A game that seemed to be in their favor for the entire first half, the Aztecs must have looked at their 6-3 lead when walking back to the locker room at halftime as a significant disappointment.
Limiting BYU to 28 first-half rushing yards, doubling the Cougars in first downs and leading the time of possession battle by more than four minutes at halftime, San Diego State can look back and fault one key momentum-swinging play that kept the Cougars alive and kicking.
Trailing 6-0 late in the second quarter, Mendenhall inserted senior quarterback Riley Nelson into the game as a replacement for Lark, who hadn’t yet broken through against an Aztecs defense that had forced punts on all four BYU possessions. Nelson, who had performed wobbly in his nine starts earlier in the year, may have still been feeling the effects of a rib injury when he threw his 13th interception of the season on a ball that was tipped into the hands of San Diego State defensive back Eric Pinkins on second-and-13.
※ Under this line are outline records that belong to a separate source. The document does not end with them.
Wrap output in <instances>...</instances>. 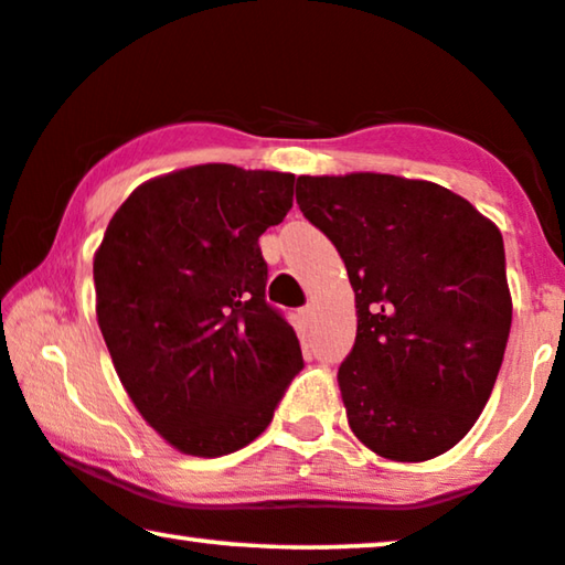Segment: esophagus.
Segmentation results:
<instances>
[{
    "label": "esophagus",
    "mask_w": 565,
    "mask_h": 565,
    "mask_svg": "<svg viewBox=\"0 0 565 565\" xmlns=\"http://www.w3.org/2000/svg\"><path fill=\"white\" fill-rule=\"evenodd\" d=\"M313 316H316V308H313L311 303L303 306V308H300V311H298V319L303 321V323H311V321H313Z\"/></svg>",
    "instance_id": "34e87169"
}]
</instances>
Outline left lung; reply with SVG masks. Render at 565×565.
Segmentation results:
<instances>
[{
	"label": "left lung",
	"mask_w": 565,
	"mask_h": 565,
	"mask_svg": "<svg viewBox=\"0 0 565 565\" xmlns=\"http://www.w3.org/2000/svg\"><path fill=\"white\" fill-rule=\"evenodd\" d=\"M300 213L344 259L358 337L339 365L354 437L422 462L481 416L512 329L504 238L435 182L358 172L298 177Z\"/></svg>",
	"instance_id": "left-lung-1"
}]
</instances>
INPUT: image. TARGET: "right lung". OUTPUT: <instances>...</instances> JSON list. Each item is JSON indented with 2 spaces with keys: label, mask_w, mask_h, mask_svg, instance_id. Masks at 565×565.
Instances as JSON below:
<instances>
[{
  "label": "right lung",
  "mask_w": 565,
  "mask_h": 565,
  "mask_svg": "<svg viewBox=\"0 0 565 565\" xmlns=\"http://www.w3.org/2000/svg\"><path fill=\"white\" fill-rule=\"evenodd\" d=\"M292 182L200 164L141 184L107 223L97 323L130 401L184 455L242 450L303 370L296 331L265 298L259 249Z\"/></svg>",
  "instance_id": "right-lung-1"
}]
</instances>
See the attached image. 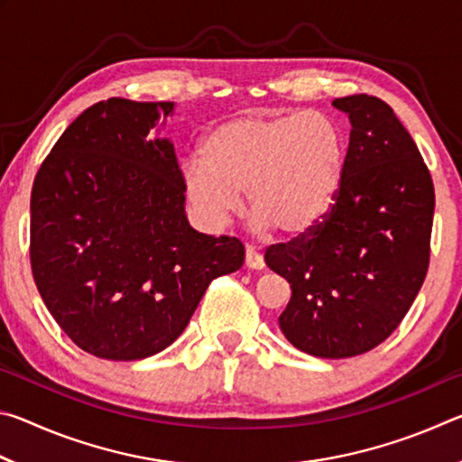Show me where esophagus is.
I'll return each mask as SVG.
<instances>
[{"label": "esophagus", "mask_w": 462, "mask_h": 462, "mask_svg": "<svg viewBox=\"0 0 462 462\" xmlns=\"http://www.w3.org/2000/svg\"><path fill=\"white\" fill-rule=\"evenodd\" d=\"M245 264L248 269H263L264 267V259L263 254L256 250L254 246H246L245 253Z\"/></svg>", "instance_id": "1"}]
</instances>
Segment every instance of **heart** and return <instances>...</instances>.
Segmentation results:
<instances>
[{
  "label": "heart",
  "mask_w": 462,
  "mask_h": 462,
  "mask_svg": "<svg viewBox=\"0 0 462 462\" xmlns=\"http://www.w3.org/2000/svg\"><path fill=\"white\" fill-rule=\"evenodd\" d=\"M346 152L340 124L322 112L240 114L203 138V159L185 162L183 191L212 228L238 212L246 191L256 232L297 238L330 216Z\"/></svg>",
  "instance_id": "b5f03b06"
}]
</instances>
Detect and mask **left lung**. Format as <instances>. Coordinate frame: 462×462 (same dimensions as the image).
<instances>
[{
	"mask_svg": "<svg viewBox=\"0 0 462 462\" xmlns=\"http://www.w3.org/2000/svg\"><path fill=\"white\" fill-rule=\"evenodd\" d=\"M348 116L346 175L334 209L264 263L291 285L279 318L301 353L348 358L387 338L426 279L434 185L416 143L385 101L334 99Z\"/></svg>",
	"mask_w": 462,
	"mask_h": 462,
	"instance_id": "left-lung-1",
	"label": "left lung"
}]
</instances>
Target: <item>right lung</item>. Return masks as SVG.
<instances>
[{"instance_id": "obj_1", "label": "right lung", "mask_w": 462, "mask_h": 462, "mask_svg": "<svg viewBox=\"0 0 462 462\" xmlns=\"http://www.w3.org/2000/svg\"><path fill=\"white\" fill-rule=\"evenodd\" d=\"M175 104L112 97L52 146L30 199V263L46 308L85 353L140 361L171 346L208 285L238 271L236 238L193 230L162 138Z\"/></svg>"}]
</instances>
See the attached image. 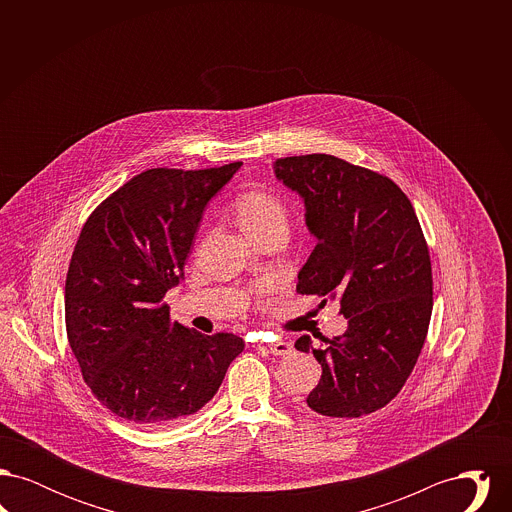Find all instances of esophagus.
Segmentation results:
<instances>
[{
    "label": "esophagus",
    "instance_id": "obj_1",
    "mask_svg": "<svg viewBox=\"0 0 512 512\" xmlns=\"http://www.w3.org/2000/svg\"><path fill=\"white\" fill-rule=\"evenodd\" d=\"M267 349L268 353H272V355H280V357H284V355H290V353H292L293 345L292 341L278 340L268 343Z\"/></svg>",
    "mask_w": 512,
    "mask_h": 512
}]
</instances>
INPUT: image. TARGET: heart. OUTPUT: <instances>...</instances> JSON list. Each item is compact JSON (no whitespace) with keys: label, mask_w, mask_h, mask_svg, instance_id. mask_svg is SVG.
Here are the masks:
<instances>
[{"label":"heart","mask_w":512,"mask_h":512,"mask_svg":"<svg viewBox=\"0 0 512 512\" xmlns=\"http://www.w3.org/2000/svg\"><path fill=\"white\" fill-rule=\"evenodd\" d=\"M234 213L245 234L253 240H261L276 232L288 234V205L280 195L265 188L245 190L238 195Z\"/></svg>","instance_id":"b5f03b06"}]
</instances>
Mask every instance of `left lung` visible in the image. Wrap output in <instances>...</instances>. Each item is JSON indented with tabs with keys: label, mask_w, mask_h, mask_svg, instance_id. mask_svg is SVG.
I'll list each match as a JSON object with an SVG mask.
<instances>
[{
	"label": "left lung",
	"mask_w": 512,
	"mask_h": 512,
	"mask_svg": "<svg viewBox=\"0 0 512 512\" xmlns=\"http://www.w3.org/2000/svg\"><path fill=\"white\" fill-rule=\"evenodd\" d=\"M276 178L305 203L317 238L297 274V292L338 301L343 336L315 349L322 366L307 405L324 416L370 414L401 391L432 317V265L409 197L388 176L326 153L276 159Z\"/></svg>",
	"instance_id": "8db88e82"
}]
</instances>
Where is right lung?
I'll use <instances>...</instances> for the list:
<instances>
[{
	"instance_id": "obj_1",
	"label": "right lung",
	"mask_w": 512,
	"mask_h": 512,
	"mask_svg": "<svg viewBox=\"0 0 512 512\" xmlns=\"http://www.w3.org/2000/svg\"><path fill=\"white\" fill-rule=\"evenodd\" d=\"M242 163L219 169H149L86 220L65 282V322L84 382L115 416L163 428L197 413L224 380L244 340L171 322L165 295L207 203Z\"/></svg>"
}]
</instances>
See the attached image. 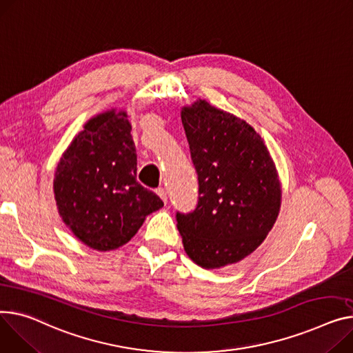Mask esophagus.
<instances>
[{"label":"esophagus","mask_w":353,"mask_h":353,"mask_svg":"<svg viewBox=\"0 0 353 353\" xmlns=\"http://www.w3.org/2000/svg\"><path fill=\"white\" fill-rule=\"evenodd\" d=\"M156 193H157V196H159L164 203H168V192H166V190L161 189V187H160V189L156 190Z\"/></svg>","instance_id":"obj_1"}]
</instances>
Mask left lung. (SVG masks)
I'll return each mask as SVG.
<instances>
[{
	"mask_svg": "<svg viewBox=\"0 0 353 353\" xmlns=\"http://www.w3.org/2000/svg\"><path fill=\"white\" fill-rule=\"evenodd\" d=\"M199 179L192 213L176 214L184 251L214 270L258 248L281 207V184L261 136L245 121L199 99L181 109Z\"/></svg>",
	"mask_w": 353,
	"mask_h": 353,
	"instance_id": "1",
	"label": "left lung"
}]
</instances>
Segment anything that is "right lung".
Masks as SVG:
<instances>
[{"instance_id":"obj_1","label":"right lung","mask_w":353,"mask_h":353,"mask_svg":"<svg viewBox=\"0 0 353 353\" xmlns=\"http://www.w3.org/2000/svg\"><path fill=\"white\" fill-rule=\"evenodd\" d=\"M125 110L89 119L62 154L54 194L63 223L85 245L110 251L126 244L146 216L163 207L137 183V156Z\"/></svg>"}]
</instances>
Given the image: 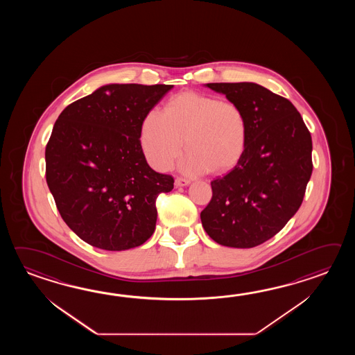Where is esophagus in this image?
<instances>
[{"label": "esophagus", "mask_w": 355, "mask_h": 355, "mask_svg": "<svg viewBox=\"0 0 355 355\" xmlns=\"http://www.w3.org/2000/svg\"><path fill=\"white\" fill-rule=\"evenodd\" d=\"M190 184V180L189 179H185V178H176L175 179V187H185V185H189Z\"/></svg>", "instance_id": "obj_1"}]
</instances>
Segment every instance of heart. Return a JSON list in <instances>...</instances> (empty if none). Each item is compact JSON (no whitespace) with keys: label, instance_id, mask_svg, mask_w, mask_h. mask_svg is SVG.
Returning <instances> with one entry per match:
<instances>
[{"label":"heart","instance_id":"b5f03b06","mask_svg":"<svg viewBox=\"0 0 355 355\" xmlns=\"http://www.w3.org/2000/svg\"><path fill=\"white\" fill-rule=\"evenodd\" d=\"M248 137V116L237 103L184 91L168 100L165 113H147L139 144L148 164L159 171L173 166L185 138L188 171L226 173L241 161Z\"/></svg>","mask_w":355,"mask_h":355}]
</instances>
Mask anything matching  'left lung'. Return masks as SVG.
I'll use <instances>...</instances> for the list:
<instances>
[{
    "label": "left lung",
    "mask_w": 355,
    "mask_h": 355,
    "mask_svg": "<svg viewBox=\"0 0 355 355\" xmlns=\"http://www.w3.org/2000/svg\"><path fill=\"white\" fill-rule=\"evenodd\" d=\"M248 116L241 161L211 181L200 213L205 232L228 248L250 249L270 240L300 209L312 174V138L295 105L252 83H207Z\"/></svg>",
    "instance_id": "8db88e82"
}]
</instances>
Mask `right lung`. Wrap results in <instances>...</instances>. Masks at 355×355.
<instances>
[{
    "mask_svg": "<svg viewBox=\"0 0 355 355\" xmlns=\"http://www.w3.org/2000/svg\"><path fill=\"white\" fill-rule=\"evenodd\" d=\"M173 85L113 83L60 113L46 147V179L60 217L81 240L107 251L141 246L157 219L171 175L148 166L144 116Z\"/></svg>",
    "mask_w": 355,
    "mask_h": 355,
    "instance_id": "add662e5",
    "label": "right lung"
}]
</instances>
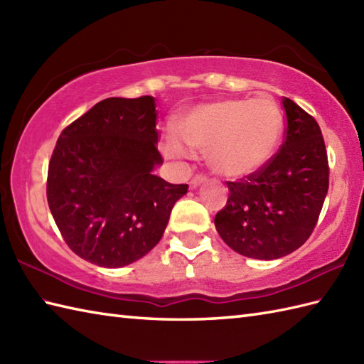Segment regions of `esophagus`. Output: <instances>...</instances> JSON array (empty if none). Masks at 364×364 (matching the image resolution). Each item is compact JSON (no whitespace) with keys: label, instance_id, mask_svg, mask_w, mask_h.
Returning a JSON list of instances; mask_svg holds the SVG:
<instances>
[{"label":"esophagus","instance_id":"1","mask_svg":"<svg viewBox=\"0 0 364 364\" xmlns=\"http://www.w3.org/2000/svg\"><path fill=\"white\" fill-rule=\"evenodd\" d=\"M206 181V176H203V175H196L194 178H192V180L189 181V186H191V189H196V188H198L200 184H203Z\"/></svg>","mask_w":364,"mask_h":364}]
</instances>
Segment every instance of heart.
Returning a JSON list of instances; mask_svg holds the SVG:
<instances>
[{"label":"heart","instance_id":"obj_1","mask_svg":"<svg viewBox=\"0 0 364 364\" xmlns=\"http://www.w3.org/2000/svg\"><path fill=\"white\" fill-rule=\"evenodd\" d=\"M283 131L280 107L269 95L223 98L198 105L180 122V134L168 131L162 151L170 159H188L191 151L206 153L215 173L241 178L264 167ZM190 148L188 149L187 146Z\"/></svg>","mask_w":364,"mask_h":364}]
</instances>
Pinkins returned the interception into the end zone for what should have been a pick-six — only to have the ball brought back by a completely unnecessary illegal block on sophomore defensive lineman Everett Beed. Beed was actually behind Pinkins’ return when he made the illegal block below the knees.
After a holding call and a Van Noy sack, the Aztecs faced a fourth-and-17 from the BYU 36 and were forced to punt. Instead of a 13-0 lead shortly before the break, San Diego State was forced to play with a precarious lead.
“I believe if we would have scored a touchdown that time we would have been in the lead the rest of the night,” Aztecs coach Rocky Long said.
San Diego State didn’t come close to sniffing the end zone for the rest of the night, accumulating just 70 total yards in the second half.
Second team AP All American punter Riley Stephenson was at his best for BYU, stuffing the Aztecs inside their own 10-yard line three times and forcing SDSU into looking up at a lot of field for the entire second half. The Aztecs never advanced the ball into the Cougars’ side of the field in the final 30 minutes.
Though the loss ended a seven-game San Diego State winning streak, Long still saw plenty of positives after a season in which many pundits viewed the NFL-bound departures of veteran quarterback Ryan Lindley, running back Ronnie Hillman, linebacker Miles Burris and defensive lineman Jerome Long as a setback for the San Diego State program.
Instead, with a developing quarterback in sophomore Adam Dingwell and a shifty running back in sophomore Adam Muema — who gained a workhorse 111 yards on 26 carries — the Aztecs have some skilled pieces to compete for the Big East title when they join the league in 2013.
“Our team was a lot better than anybody gave us credit for in the beginning of the year, and when we were 2-3, everybody was giving up on us,” Long said. “We won seven games and got into a bowl game. That’s a pretty positive season, if you ask me.”
Meanwhile, BYU is perfectly content in its second year as a FBS independent after beating San Diego State for the 28th time in the schools’ 36 meetings.
“Independence has been, I think, a real positive move for our program,” Mendenhall said. “The national landscape of college football is changing dramatically with defections from conferences, realignments at the expense of national rivalries, regional rivalries, all come up for the sake of security and money.”
For Mendenhall, who worked and studied under Long for five years at New Mexico, the win marked the sixth bowl victory in seven years for a BYU program that has produced five double digit-win seasons in his eight years at the helm.
“We had a very similar game as we had tonight against Notre Dame, who plays now for the national championship,” said Mendenhall, referencing a 17-14 loss at the Fighting Irish on October 20.
“There’s no one that we’ve competed against or played that we didn’t take right to the wire. Either we won or we didn’t win, and I think that’ll be the case moving forward. We don’t intend to back away from the competition or exposure, or on members of our coaching staff. We’re increasing the demands because we want more. That’s the direction we’re going.